- _Task 1_:
Please reproduce the whole reading list below word for word.

- _Article_:
Sunday, 1 December 2019 - 4:05pm
This fortnight, I have been mostly reading:
- Against Economics — David Graeber reviews Robert Skidelsky's latest book:
To this day, economics continues to be taught not as a story of arguments—not, like any other social science, as a welter of often warring theoretical perspectives—but rather as something more like physics, the gradual realization of universal, unimpeachable mathematical truths. […] As a result, heterodox economists continue to be treated as just a step or two away from crackpots, despite the fact that they often have a much better record of predicting real-world economic events. What’s more, the basic psychological assumptions on which mainstream (neoclassical) economics is based—though they have long since been disproved by actual psychologists—have colonized the rest of the academy, and have had a profound impact on popular understandings of the world.
- Doonesbury — by Gary Trudeau:
- I wasn’t just a brain in a jar — Christian Lorentzen reviews Permanent Record by Edward Snowden in the London Review of Books:
Snowden still faces three felony charges, two of them under the Espionage Act, under which the government can withhold public presentation of the evidence against the defendant by claiming the interests of national security. Obama declined to pardon him. In the wake of Russiagate, it’s common to hear people, even left-leaning journalists, speculate that Snowden has been a Russian agent all along, especially now that the US intelligence services have rebranded themselves as the strongest institutional branch of the #Resistance to the current president. Meanwhile the government’s machines of repression, those carefully cooled datacentres, hum along in Maryland, Utah and Hawaii.

- _Task inputs_:
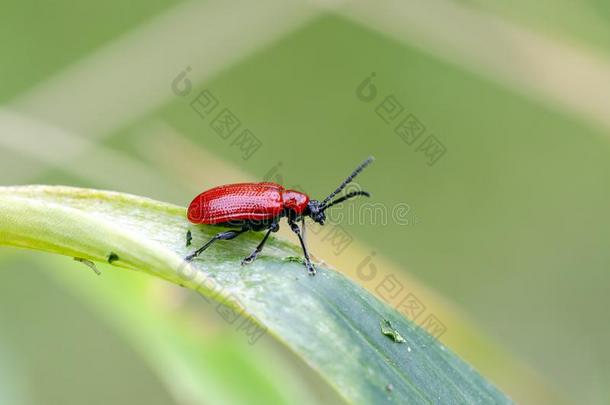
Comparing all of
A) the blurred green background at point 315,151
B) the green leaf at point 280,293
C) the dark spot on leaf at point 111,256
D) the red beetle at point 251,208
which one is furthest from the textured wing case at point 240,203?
the dark spot on leaf at point 111,256

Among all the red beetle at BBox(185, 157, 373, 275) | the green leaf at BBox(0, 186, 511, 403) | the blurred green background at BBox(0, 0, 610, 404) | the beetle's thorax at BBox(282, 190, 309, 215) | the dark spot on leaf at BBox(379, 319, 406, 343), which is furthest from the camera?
the blurred green background at BBox(0, 0, 610, 404)

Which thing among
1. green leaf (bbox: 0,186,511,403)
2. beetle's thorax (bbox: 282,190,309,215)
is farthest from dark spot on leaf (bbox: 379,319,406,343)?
beetle's thorax (bbox: 282,190,309,215)

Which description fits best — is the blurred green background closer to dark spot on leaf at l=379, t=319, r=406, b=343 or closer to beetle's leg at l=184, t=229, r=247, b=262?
beetle's leg at l=184, t=229, r=247, b=262

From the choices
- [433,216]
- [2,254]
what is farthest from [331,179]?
[2,254]

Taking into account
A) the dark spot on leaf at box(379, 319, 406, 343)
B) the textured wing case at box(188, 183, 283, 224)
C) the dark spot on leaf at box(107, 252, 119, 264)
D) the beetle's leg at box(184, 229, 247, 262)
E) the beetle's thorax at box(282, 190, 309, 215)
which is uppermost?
the beetle's thorax at box(282, 190, 309, 215)

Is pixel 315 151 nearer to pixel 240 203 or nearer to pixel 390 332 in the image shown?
pixel 240 203

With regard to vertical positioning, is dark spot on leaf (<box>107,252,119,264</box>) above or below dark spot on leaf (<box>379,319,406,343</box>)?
below

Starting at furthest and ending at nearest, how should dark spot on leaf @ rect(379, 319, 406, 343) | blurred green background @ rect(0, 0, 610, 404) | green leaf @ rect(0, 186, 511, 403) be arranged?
blurred green background @ rect(0, 0, 610, 404) < dark spot on leaf @ rect(379, 319, 406, 343) < green leaf @ rect(0, 186, 511, 403)
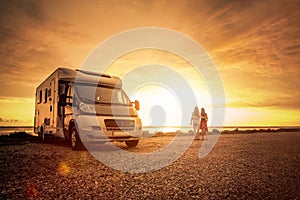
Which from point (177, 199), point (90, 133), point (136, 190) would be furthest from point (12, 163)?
point (177, 199)

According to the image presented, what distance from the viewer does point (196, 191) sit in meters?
4.47

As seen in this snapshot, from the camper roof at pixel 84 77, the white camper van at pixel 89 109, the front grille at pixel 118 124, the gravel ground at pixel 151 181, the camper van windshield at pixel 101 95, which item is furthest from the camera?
the camper roof at pixel 84 77

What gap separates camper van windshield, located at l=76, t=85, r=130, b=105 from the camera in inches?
399

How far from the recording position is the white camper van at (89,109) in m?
9.48

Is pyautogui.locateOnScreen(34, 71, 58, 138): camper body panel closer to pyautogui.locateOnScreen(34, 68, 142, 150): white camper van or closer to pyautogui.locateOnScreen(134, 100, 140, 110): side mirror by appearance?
pyautogui.locateOnScreen(34, 68, 142, 150): white camper van

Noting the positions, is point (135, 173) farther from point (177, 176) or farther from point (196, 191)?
point (196, 191)

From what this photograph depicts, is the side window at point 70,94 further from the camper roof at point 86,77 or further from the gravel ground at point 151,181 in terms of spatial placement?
the gravel ground at point 151,181

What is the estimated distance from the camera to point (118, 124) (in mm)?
10023

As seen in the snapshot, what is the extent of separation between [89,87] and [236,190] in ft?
25.0

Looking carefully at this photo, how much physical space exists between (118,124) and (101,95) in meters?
1.60

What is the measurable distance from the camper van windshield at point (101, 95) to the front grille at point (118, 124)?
0.90m

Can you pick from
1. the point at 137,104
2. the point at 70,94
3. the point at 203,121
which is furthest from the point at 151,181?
the point at 203,121

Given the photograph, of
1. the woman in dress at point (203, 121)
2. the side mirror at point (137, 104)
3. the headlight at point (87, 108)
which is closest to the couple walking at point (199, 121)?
the woman in dress at point (203, 121)

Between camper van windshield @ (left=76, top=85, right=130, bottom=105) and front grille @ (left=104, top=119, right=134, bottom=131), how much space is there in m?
0.90
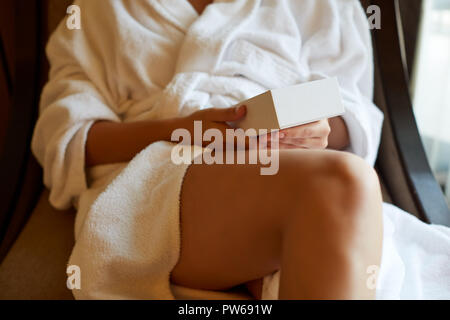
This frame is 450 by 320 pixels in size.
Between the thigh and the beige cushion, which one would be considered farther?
the beige cushion

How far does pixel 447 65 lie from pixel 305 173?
93cm

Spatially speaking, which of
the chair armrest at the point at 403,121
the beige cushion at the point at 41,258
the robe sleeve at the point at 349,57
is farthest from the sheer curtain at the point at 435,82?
the beige cushion at the point at 41,258

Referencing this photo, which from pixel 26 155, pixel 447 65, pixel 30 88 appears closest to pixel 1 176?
pixel 26 155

- _Task 2_:
How many lines in the records above contain the word "photograph"? Reply with the number alone.

- _Answer 1_:
Sunday, 1 December 2019 - 4:05pm
This fortnight, I have been mostly reading:
- Against Economics — David Graeber reviews Robert Skidelsky's latest book:
To this day, economics continues to be taught not as a story of arguments—not, like any other social science, as a welter of often warring theoretical perspectives—but rather as something more like physics, the gradual realization of universal, unimpeachable mathematical truths. […] As a result, heterodox economists continue to be treated as just a step or two away from crackpots, despite the fact that they often have a much better record of predicting real-world economic events. What’s more, the basic psychological assumptions on which mainstream (neoclassical) economics is based—though they have long since been disproved by actual psychologists—have colonized the rest of the academy, and have had a profound impact on popular understandings of the world.
- Doonesbury — by Gary Trudeau:
- I wasn’t just a brain in a jar — Christian Lorentzen reviews Permanent Record by Edward Snowden in the London Review of Books:
Snowden still faces three felony charges, two of them under the Espionage Act, under which the government can withhold public presentation of the evidence against the defendant by claiming the interests of national security. Obama declined to pardon him. In the wake of Russiagate, it’s common to hear people, even left-leaning journalists, speculate that Snowden has been a Russian agent all along, especially now that the US intelligence services have rebranded themselves as the strongest institutional branch of the #Resistance to the current president. Meanwhile the government’s machines of repression, those carefully cooled datacentres, hum along in Maryland, Utah and Hawaii.

- _Answer 2_:
2